Classes began with Michal’s arrival two years ago. The class would often begin with a short story from Michal, or something else to jump start the creative process, but from there on the children take the lead role. The children’s initial instinct, Michal says, was to ask for guidance and ideas from the teacher; they would ask her “What shall I do?” Her philosophy is to let the children express themselves creatively, and this means bringing their own ideas out of themselves. “I want them to see the connection between what they have, and what’s inside them. They create a world with what’s around them, and get something different from the process they usually experience in other classes.” The usual Art classes are indeed a different experience for the children. There, they learn techniques and follow instruction more closely, but in Recycling classes they do what they want, and as a result don’t become frustrated or focus on beauty.
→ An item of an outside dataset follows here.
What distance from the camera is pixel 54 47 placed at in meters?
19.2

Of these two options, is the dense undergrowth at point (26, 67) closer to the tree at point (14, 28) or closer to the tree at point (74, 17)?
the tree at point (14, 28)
In today’s class every child’s work was completely different from their neighbour’s, showing how they took inspiration from the idea Michal initially presented to them, and interpreted it in their own way, or just brought an idea with them to class. This means that there is no way of comparing the work of two children sitting side by side, and no way of saying one is better, or more beautiful than another. “They know now that if they put themselves into it, it will be great.”
Michal expresses amazement at every new idea that the child brings to the lessons, which is the kind of genuine encouragement that has led to the success of these classes. Learning to be creative, and knowing how to tap into their own ideas took some getting used to, but after some time, she has noticed a change in the way the children relate to the materials they use in class. She doesn’t believe that certain people are “uncreative”; comparing creativity to any other form of exercise, Michal recommends that all it requires is practice, and the creative muscle becomes stronger. The children find something that they didn’t know they had inside themselves.
Since they got used to looking to themselves to work from their own creativity, their excitement in creating things in this way is extremely tangible. They relate to these creations in a different way to the toys and objects that are bought, and that appear to come from nowhere.
Michal’s dream is to start a gallery of interactive workshops that involve adults and children from a wider area. “The greatest thing at [last week’s] ‘Green Day’ was seeing the parents and children, Jews and Arabs, coming here and being brought together by joint creativity.” This is what WAS-NS strives for.